Как истинный сын своего времени, как человек, приученный с малых лет к роли государя и самодержца, Василий Дмитриевич знал один закон — свою волю, произвол старшего и сильного. Этим законом определялся весь уклад его жизни и всех людей, его окружавших, как наибольших, так и мизинных; этим законом определялись отношения сильных и слабых, самостоятельных и зависимых, старших и младших, властных и власти не имеющих, а наиболее полным выразителем этого закона служила личность историческая, какой являлся как раз великий князь. Потому-то для него произвол и самоволие были понятиями столь же определяющими и главенствующими, сколь и естественными, не могущими вызывать ни вопросов, ни сомнений… Своя воля личности была основой нравственного закона, который проявляется и в государственной, и в общественной, и в семейной жизни. Все дело в том лишь, сколь много свободы имеет человек, как позволит он себе расходиться, сколь безнаказанно может дать волю необузданной, ничем не сдерживаемой своей силе.
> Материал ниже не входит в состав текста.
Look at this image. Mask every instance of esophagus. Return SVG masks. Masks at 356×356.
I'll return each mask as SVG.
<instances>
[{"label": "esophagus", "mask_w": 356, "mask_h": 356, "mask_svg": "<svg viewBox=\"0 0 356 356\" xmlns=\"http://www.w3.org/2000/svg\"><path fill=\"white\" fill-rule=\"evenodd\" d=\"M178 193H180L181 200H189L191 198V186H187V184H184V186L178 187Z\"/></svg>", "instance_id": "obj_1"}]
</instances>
— Сам и раба твоего Василия кающегося, — молитвословил Киприан, а Василий вспоминал рассказ великокняжеского бахаря о том, как Илья Муромец от огорчения, что не позвали его на пир, хотел убить великого князя Владимира с княгиней, в Божью церковь стрелял, целясь в святой крест, а золоченую маковку отдал кабацкой голи на пропив…
— Се, сын мой, Христос невидимо стоит…
Новгородский ушкуйник и озорник Василий Буслаев не пощадил, расходившись, крестного отца и едва не убил мать родную… Вот и князь Белозерский, потомок героев Куликовской битвы, дал волю стихии своей, забыл честь и долг, переметнулся к врагам Москвы…
— …Христос невидимо стоит перед тобою, принимая исповедь твою. Не стыдись, не бойся и не скрывай чего-либо от меня, но скажи все, чем согрешил, не смущаясь…
А что тут скрывать: дал Василий Дмитриевич волю страстям своим, стал в гневе страшен и предал смерти ужасной семьдесят православных людей. Но как же иначе-то, так ведь и должно быть…
— …Вот и икона его перед нами: я же только свидетель, и все, что скажешь мне, засвидетельствую перед ним.
Но Андрей-то разве же не понимает, что никак иначе не мог поступить Василий? Спросить бы самого Рублева, перед ним бы и засвидетельствовать… Как хотелось Василию вернуть то простое доверие, которое связывало их совсем еще недавно… Но последнее время великий князь словно бы робел перед Рублевым, боялся первым заговорить. И не хотелось никого посвящать в свои отношения с ним. Даже и Евдокии Дмитриевне, когда спросила она, почему это изменился славный монашек-иконописец, неприветлив стал, не объяснил Василий ничего. Да и Киприану вот даже сейчас, на покаянии, нельзя этого сказать. Да и вряд ли это можно сделать, потому что нет ни слов, ни поступков: вот так же невозвратно ускользает от него Янга, он это лишь чувствует, но не может утверждать наверное, а уж тем более препятствовать этому.
— …Если же скроешь что-нибудь от меня, грех твой усугубится. Пойми же, что раз уж ты пришел в лечебницу, так не уйди же из нее неисцеленным!
Василий подошел к аналою, сделал земной поклон, затем поднял перед собой золотой крест и повинно склонил к нему голову.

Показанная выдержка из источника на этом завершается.